» DIRECTIVE: List every court case cited in the excerpt on appeal waivers in plea agreements.

» SOURCE EXCERPT:
A waiver provision in a plea agreement is valid if made knowingly and voluntarily. United States v. Weaver, 275 F.3d 1320, 1333 (11th Cir. 2001) (citing United States v. Bushert, 997 F.2d 1343, 1350-51 (11th Cir. 1993)). To establish that the waiver was made knowingly and voluntarily, the government must show that either: (1) the district court specifically questioned the defendant about the waiver during the plea colloquy; or (2) the record makes clear that the defendant otherwise understood the full significance of the waiver. United States v. Johnson, 541 F.3d 1064, 1066 (11th Cir. 2008).

As referenced above, in the change of plea colloquy, the Court expressly advised Petitioner that one of the provisions of the Plea Agreement he signed waived his right to appeal his sentence on any ground, including the ground that the Court erred in determining the guideline range (with three exceptions). (Cr. Doc. #64, p. 18.) Petitioner verbally indicated that he understood the waiver provision and provided that he was entering into the waiver knowingly and voluntarily. (Cr. Doc. #64, p. 19.) Moreover, the Court specifically questioned Petitioner regarding whether or not he was entering the guilty plea freely and voluntarily, and Petitioner responded in the affirmative. (Cr. Doc. #64, p. 19.) Finally, the Plea Agreement itself contains a section that provides in pertinent part:

The defendant acknowledges that defendant is entering into this agreement and is pleading guilty freely and voluntarily without reliance upon any discussions between the attorney for the government and the defendant and defendant's attorney and without promise of benefit of any kind (other than the concessions contained herein), and without threats, force, intimidation, or coercion of any kind. The defendant further acknowledges . . . that defendant has the right to plead not guilty or to persist in that plea if it has already been made, and the defendant has the right to be tried by a jury with the assistance of counsel . . .

» DATA SUPPLIED:
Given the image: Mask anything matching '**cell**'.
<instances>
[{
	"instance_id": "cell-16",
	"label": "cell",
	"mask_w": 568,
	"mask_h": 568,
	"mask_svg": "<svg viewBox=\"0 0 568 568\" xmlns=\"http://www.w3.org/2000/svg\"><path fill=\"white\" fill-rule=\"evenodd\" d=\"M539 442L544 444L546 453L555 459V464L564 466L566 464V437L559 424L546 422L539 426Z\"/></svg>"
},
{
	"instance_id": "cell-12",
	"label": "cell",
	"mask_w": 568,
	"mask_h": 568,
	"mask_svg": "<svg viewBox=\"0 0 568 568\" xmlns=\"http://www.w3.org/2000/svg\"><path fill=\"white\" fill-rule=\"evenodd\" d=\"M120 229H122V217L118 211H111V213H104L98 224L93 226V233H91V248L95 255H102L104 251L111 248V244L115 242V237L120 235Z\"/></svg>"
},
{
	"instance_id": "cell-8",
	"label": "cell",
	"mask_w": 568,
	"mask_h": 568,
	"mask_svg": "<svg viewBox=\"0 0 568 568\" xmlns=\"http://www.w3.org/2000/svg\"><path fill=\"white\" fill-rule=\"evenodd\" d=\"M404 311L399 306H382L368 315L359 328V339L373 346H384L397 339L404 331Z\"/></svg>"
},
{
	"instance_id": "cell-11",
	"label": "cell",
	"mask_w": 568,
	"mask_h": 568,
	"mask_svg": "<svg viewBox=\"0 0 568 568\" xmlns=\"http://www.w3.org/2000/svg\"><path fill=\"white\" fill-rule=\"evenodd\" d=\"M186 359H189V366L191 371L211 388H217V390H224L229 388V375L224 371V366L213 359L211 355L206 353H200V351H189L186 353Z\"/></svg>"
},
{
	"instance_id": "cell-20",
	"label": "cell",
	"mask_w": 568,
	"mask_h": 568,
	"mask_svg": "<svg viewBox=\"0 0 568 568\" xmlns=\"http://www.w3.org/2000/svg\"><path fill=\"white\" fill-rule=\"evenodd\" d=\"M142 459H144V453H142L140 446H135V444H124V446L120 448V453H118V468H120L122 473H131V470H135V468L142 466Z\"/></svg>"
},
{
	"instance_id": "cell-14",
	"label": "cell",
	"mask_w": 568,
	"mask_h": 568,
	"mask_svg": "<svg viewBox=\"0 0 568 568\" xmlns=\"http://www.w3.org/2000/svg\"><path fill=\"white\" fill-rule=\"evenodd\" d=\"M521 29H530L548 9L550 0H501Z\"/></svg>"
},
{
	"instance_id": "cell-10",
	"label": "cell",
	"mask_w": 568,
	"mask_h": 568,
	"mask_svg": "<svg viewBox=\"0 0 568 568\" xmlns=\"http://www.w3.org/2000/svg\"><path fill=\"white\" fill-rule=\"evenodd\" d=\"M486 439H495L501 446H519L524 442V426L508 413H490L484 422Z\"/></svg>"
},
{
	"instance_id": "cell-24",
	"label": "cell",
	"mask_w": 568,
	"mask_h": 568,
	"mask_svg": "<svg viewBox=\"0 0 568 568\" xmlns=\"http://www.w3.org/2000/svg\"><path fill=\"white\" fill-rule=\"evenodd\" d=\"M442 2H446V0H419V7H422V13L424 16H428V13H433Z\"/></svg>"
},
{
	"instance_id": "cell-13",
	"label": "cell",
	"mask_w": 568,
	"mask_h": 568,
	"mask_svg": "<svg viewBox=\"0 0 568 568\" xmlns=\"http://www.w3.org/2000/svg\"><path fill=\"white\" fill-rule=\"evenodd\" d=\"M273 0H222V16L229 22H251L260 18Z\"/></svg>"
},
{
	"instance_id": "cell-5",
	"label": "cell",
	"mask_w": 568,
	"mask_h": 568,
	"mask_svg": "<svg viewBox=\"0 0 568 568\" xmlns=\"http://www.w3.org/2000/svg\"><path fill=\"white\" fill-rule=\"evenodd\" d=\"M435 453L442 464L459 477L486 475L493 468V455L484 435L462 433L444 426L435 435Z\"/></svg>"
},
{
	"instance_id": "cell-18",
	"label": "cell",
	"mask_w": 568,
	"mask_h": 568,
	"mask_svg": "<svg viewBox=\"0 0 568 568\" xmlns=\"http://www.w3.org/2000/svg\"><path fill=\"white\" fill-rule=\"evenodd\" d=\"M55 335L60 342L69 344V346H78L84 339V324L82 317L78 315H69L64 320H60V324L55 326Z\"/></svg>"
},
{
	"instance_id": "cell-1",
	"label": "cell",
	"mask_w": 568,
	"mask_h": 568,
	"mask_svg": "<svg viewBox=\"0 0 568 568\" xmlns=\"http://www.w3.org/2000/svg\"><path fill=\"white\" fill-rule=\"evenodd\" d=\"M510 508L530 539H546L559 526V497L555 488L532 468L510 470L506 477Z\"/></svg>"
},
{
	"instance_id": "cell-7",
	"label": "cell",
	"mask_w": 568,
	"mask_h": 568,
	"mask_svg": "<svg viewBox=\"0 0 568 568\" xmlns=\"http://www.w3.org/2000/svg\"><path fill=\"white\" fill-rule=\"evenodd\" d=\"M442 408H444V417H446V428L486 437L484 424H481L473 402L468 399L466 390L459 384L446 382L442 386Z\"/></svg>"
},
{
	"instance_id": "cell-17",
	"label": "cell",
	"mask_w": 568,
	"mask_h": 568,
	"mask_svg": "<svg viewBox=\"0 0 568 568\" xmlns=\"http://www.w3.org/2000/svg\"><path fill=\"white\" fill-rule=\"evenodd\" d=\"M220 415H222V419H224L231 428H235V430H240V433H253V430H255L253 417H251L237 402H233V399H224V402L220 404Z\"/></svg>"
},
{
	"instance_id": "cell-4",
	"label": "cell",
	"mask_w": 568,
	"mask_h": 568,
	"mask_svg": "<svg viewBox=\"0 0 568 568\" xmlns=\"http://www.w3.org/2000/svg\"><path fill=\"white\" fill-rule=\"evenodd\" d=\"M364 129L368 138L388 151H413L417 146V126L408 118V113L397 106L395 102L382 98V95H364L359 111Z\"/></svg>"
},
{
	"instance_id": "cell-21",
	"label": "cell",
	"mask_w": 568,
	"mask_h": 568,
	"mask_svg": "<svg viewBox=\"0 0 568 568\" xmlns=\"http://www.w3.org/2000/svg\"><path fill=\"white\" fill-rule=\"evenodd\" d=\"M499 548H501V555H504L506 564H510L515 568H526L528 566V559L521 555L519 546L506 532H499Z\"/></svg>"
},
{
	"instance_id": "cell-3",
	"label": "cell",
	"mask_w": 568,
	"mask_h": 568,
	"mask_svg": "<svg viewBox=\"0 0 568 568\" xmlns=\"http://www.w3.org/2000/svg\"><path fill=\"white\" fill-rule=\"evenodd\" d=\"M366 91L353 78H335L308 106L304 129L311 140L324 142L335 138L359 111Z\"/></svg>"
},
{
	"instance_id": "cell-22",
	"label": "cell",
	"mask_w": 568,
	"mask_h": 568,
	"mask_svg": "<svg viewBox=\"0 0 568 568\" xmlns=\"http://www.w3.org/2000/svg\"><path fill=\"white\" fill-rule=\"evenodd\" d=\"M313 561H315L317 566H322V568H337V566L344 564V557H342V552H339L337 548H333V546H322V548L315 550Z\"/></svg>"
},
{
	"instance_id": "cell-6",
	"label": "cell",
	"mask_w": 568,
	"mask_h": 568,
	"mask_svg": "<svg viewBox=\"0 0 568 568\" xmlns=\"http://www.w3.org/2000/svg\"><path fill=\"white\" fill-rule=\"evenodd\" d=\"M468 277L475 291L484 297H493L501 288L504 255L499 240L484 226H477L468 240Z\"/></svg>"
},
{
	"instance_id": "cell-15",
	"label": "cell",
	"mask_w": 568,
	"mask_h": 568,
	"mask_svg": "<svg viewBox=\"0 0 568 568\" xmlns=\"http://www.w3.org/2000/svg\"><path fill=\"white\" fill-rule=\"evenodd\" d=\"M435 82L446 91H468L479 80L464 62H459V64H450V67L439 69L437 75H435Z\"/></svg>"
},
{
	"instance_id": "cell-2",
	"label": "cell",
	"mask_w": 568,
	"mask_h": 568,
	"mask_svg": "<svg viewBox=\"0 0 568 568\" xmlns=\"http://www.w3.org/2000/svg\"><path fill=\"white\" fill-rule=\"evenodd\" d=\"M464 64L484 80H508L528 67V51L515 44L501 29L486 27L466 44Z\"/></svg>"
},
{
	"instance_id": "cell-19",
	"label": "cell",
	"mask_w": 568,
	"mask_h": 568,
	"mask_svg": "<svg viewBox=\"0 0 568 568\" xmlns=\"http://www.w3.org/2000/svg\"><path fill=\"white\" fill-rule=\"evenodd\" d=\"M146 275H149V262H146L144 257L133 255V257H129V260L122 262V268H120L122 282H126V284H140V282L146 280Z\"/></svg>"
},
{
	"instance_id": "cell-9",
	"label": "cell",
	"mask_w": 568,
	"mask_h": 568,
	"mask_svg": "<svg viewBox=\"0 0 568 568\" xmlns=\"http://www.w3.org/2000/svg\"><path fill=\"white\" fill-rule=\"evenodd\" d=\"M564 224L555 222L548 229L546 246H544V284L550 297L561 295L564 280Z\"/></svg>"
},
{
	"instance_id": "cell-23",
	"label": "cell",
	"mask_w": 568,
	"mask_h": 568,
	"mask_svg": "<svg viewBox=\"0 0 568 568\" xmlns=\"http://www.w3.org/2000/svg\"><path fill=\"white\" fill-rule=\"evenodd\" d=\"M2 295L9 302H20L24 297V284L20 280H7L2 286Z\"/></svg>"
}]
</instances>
--
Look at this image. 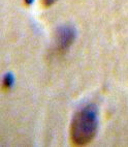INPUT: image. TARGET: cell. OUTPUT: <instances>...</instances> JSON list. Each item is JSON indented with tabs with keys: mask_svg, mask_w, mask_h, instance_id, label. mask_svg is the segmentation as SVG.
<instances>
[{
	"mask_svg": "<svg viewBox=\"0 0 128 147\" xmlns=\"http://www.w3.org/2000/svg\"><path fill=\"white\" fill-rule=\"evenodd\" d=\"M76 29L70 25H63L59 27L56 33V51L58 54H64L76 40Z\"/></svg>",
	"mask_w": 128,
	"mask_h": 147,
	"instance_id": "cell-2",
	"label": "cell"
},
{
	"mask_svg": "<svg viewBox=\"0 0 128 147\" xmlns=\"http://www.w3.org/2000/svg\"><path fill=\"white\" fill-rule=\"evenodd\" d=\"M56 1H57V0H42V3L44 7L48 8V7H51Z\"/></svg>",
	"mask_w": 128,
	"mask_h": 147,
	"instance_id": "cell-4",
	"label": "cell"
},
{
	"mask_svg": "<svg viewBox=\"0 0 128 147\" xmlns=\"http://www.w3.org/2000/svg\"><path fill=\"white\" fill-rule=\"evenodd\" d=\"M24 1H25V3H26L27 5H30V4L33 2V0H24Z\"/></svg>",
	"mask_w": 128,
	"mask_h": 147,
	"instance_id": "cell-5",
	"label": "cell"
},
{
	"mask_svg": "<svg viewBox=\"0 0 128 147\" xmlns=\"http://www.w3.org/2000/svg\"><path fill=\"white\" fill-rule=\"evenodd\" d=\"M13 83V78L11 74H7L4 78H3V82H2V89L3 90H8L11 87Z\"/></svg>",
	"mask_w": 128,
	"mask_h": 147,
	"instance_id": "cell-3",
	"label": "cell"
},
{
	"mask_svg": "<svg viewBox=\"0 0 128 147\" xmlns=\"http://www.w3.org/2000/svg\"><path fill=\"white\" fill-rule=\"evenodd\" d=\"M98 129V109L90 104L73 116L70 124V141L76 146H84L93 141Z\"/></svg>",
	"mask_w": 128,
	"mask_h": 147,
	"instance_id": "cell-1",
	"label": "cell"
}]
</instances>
...
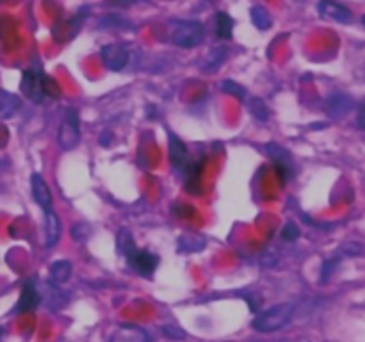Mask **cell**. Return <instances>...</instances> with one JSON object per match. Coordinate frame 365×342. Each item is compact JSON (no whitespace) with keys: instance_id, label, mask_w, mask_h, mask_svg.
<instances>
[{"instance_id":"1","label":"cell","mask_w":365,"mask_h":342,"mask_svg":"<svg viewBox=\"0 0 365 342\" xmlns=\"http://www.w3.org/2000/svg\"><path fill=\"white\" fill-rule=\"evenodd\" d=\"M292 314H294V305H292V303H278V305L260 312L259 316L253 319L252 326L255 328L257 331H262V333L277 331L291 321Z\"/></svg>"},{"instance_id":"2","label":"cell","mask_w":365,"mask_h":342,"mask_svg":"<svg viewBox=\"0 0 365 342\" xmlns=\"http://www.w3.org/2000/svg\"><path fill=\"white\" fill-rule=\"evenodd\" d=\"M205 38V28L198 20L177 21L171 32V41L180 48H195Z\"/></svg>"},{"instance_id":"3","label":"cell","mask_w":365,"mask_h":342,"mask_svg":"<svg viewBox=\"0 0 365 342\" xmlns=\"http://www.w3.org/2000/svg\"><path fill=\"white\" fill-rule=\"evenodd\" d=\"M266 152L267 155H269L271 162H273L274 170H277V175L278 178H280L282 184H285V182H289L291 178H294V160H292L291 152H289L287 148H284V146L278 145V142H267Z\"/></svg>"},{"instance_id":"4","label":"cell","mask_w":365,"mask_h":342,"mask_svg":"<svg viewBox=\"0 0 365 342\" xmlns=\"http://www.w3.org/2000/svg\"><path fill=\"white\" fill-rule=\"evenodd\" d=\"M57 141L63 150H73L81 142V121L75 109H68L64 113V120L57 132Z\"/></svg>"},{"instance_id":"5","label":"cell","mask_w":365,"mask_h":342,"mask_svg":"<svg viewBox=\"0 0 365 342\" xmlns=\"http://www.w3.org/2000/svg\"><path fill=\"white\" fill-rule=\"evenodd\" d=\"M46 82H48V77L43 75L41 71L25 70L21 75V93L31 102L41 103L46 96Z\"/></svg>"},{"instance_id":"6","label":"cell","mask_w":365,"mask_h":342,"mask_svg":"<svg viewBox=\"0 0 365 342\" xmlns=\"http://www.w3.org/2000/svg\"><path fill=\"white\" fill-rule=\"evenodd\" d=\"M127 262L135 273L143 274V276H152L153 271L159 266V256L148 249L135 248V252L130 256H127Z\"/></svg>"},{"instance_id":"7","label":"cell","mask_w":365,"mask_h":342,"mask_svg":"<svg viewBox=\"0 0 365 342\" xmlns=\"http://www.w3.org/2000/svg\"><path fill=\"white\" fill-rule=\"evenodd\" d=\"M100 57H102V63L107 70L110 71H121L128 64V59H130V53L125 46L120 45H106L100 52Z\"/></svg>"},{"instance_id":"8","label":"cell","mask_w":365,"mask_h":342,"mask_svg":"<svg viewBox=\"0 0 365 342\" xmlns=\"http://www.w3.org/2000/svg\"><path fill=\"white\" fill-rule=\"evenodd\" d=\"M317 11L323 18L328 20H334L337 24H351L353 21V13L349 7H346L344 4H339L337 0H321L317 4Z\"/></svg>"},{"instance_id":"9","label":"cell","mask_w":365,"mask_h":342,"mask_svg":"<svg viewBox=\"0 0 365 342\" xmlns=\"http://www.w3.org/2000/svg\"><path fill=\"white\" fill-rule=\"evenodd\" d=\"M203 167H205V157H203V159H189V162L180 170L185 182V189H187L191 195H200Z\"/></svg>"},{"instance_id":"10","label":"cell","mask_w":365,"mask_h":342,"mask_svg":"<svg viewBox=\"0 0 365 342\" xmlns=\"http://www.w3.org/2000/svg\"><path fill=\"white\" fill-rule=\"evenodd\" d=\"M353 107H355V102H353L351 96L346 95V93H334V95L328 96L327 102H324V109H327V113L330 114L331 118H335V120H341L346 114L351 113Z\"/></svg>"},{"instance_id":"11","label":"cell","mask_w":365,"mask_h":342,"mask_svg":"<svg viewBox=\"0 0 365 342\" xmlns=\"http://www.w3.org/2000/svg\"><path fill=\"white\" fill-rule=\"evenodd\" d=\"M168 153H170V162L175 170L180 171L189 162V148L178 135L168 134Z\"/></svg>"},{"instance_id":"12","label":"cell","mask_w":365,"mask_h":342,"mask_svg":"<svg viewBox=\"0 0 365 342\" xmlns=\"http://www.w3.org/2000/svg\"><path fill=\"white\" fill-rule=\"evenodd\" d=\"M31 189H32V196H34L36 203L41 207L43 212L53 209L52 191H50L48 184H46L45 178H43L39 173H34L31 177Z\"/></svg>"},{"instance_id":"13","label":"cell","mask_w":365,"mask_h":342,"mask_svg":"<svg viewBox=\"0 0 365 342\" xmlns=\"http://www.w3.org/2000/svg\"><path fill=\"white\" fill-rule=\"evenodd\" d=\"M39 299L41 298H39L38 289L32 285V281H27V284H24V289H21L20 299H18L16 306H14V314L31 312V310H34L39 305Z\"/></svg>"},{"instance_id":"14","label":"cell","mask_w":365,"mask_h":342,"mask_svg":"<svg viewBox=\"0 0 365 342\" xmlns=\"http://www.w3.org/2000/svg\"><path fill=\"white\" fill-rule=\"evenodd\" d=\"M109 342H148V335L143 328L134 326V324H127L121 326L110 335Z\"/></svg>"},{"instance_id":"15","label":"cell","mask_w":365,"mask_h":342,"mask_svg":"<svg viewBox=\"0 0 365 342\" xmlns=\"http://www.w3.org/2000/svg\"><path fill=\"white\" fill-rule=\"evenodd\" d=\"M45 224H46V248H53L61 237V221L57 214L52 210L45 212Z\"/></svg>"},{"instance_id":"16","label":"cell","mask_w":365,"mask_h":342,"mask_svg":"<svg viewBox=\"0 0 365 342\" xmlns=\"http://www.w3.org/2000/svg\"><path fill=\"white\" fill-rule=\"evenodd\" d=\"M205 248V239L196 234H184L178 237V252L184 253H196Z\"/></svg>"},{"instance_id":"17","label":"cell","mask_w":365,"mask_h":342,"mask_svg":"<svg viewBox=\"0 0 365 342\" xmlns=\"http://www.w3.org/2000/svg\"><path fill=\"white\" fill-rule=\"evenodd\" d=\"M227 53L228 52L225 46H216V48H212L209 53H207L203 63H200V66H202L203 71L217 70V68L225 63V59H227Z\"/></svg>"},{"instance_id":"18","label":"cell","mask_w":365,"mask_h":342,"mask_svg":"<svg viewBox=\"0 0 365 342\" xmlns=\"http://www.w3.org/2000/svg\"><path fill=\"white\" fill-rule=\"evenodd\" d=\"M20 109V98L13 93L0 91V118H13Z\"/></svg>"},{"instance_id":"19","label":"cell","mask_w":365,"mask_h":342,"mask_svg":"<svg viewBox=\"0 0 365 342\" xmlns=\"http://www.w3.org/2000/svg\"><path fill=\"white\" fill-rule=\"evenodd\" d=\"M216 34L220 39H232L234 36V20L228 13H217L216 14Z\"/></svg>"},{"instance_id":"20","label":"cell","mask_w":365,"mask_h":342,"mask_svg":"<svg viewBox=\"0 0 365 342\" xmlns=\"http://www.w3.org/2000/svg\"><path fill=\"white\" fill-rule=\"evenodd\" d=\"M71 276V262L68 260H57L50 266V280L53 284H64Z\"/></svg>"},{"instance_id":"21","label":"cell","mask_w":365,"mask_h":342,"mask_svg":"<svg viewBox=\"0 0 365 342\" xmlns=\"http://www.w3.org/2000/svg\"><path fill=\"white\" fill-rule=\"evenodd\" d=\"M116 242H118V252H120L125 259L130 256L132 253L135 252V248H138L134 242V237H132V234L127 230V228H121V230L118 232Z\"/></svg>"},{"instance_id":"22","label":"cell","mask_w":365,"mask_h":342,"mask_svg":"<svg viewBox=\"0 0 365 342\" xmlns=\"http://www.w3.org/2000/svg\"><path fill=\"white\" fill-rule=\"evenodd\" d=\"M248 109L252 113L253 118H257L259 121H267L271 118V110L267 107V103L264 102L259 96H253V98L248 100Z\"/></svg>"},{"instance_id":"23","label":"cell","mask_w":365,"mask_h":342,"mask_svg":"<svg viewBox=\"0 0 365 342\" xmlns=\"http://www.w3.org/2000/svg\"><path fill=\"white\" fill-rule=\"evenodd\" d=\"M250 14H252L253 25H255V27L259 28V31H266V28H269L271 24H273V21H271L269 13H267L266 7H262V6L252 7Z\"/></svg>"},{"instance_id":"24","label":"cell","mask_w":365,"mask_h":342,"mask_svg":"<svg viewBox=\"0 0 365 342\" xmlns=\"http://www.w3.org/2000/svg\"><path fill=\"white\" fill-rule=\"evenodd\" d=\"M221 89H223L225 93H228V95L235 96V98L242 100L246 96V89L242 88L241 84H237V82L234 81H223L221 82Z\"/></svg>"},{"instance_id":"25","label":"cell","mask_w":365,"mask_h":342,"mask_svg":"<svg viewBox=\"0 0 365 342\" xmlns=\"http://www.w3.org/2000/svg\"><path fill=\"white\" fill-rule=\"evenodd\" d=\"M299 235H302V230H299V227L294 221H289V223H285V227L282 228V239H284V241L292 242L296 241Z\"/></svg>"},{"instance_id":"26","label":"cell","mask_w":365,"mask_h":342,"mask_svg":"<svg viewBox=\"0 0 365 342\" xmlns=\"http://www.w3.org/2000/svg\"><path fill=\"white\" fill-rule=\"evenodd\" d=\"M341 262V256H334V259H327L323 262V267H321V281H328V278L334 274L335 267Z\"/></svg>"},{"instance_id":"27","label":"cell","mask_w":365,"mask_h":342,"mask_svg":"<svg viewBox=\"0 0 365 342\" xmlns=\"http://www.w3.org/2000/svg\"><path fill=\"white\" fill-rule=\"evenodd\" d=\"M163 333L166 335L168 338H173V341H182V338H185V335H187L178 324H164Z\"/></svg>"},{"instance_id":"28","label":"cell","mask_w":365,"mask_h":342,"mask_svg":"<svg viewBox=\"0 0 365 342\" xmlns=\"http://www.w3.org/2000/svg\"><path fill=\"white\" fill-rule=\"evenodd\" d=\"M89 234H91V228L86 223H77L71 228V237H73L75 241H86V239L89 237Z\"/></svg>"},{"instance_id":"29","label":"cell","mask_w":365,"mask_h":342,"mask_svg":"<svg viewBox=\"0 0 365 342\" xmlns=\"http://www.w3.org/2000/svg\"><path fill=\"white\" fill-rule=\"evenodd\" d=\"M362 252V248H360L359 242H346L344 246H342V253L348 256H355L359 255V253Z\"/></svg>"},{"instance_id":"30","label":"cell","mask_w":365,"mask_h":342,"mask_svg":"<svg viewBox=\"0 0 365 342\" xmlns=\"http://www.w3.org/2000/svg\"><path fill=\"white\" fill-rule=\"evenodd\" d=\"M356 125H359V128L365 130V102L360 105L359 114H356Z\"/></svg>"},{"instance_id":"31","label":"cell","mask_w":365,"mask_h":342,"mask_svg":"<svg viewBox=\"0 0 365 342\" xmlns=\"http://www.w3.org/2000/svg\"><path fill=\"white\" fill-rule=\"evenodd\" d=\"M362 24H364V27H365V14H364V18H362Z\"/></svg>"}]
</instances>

» TASK RESPONSE:
United States v. Weaver
United States v. Bushert
United States v. Johnson